Deep Brain Stimulation or DBS uses mild electric pulses to stimulate the brain and block the signals that cause Parkinson's symptoms.

The surgery involves implanting a wire in several areas of the brain.  The lead wire is connected to a small pulse generator implanted in the chest.

It can be controlled by the patient and doctor to adjust the electrical pulses to fit each patient's needs.

During the procedure, Peterson was awake and communicating with the neurologist.

He was also moving his hand and right arm, the same arm that stayed tightly by his side for years due to Parkinson's.
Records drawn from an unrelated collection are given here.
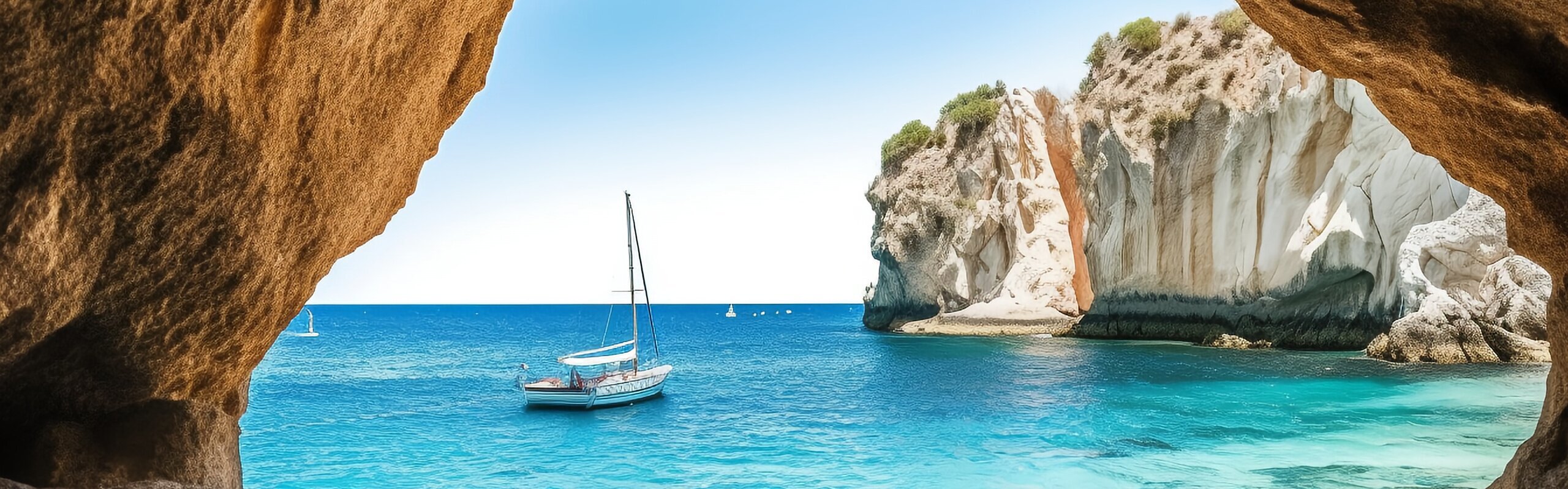 Italy Weather in March 2025: Best Places to Go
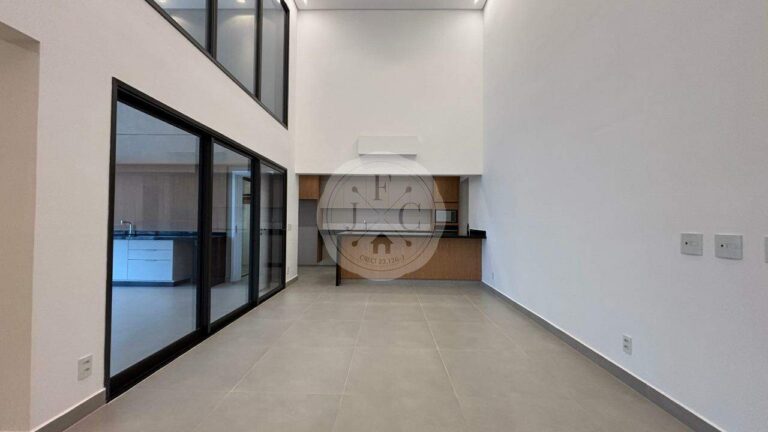 Apartamento à venda no Jardim Botânico:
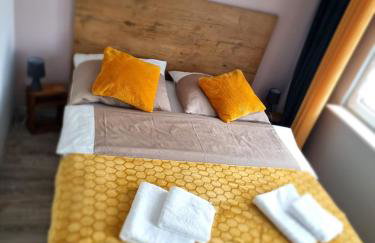 Apartament Luxusowe Karkonosze - Foto 25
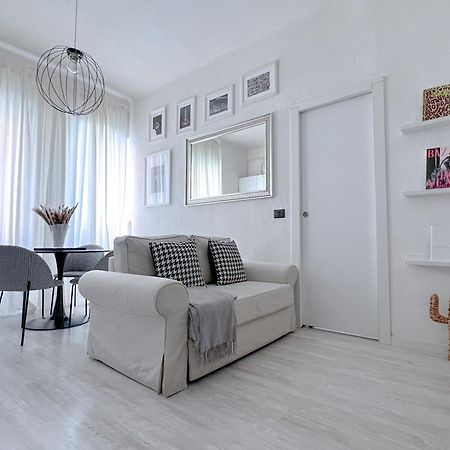 The Boutique Houses - Navigli Милано Екстериор снимка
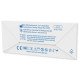 Tiritas 3 Papel Kraft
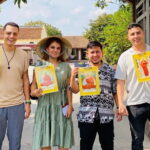 Half-Day Mindfulness Meditation Retreat in Hanoi - What Sets This Tour Apart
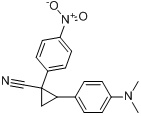 CAS:28752-34-3的分子结构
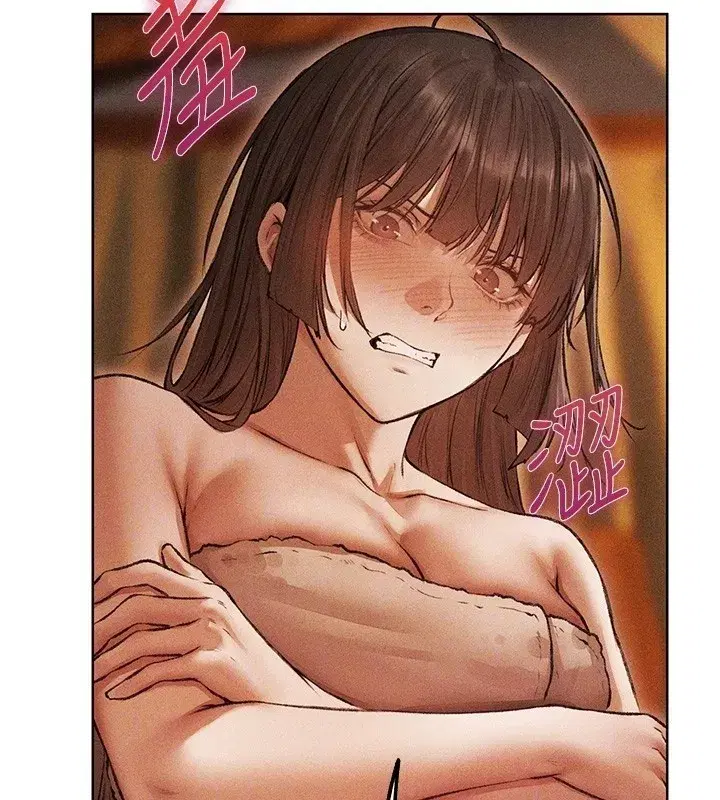 第114話-用手驗證優秀頂級淫鮑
While Tuesday was a day Peterson has been waiting for, he still has a long road ahead of him.

"I know this is going to be great because I've been locked up tighter than a drum and shuffling around and having people do things for me so it'll be good when this finally comes through and I can turn it on and off like a charm," he said.

Tuesday's surgery lasted four hours.

Doctors said Peterson did very well, but had some severe head pain following the procedure

He will spend Tuesday night at Vanderbilt Medical Center recovering.

The third part of Peterson's DBS is scheduled for next Monday, December 12.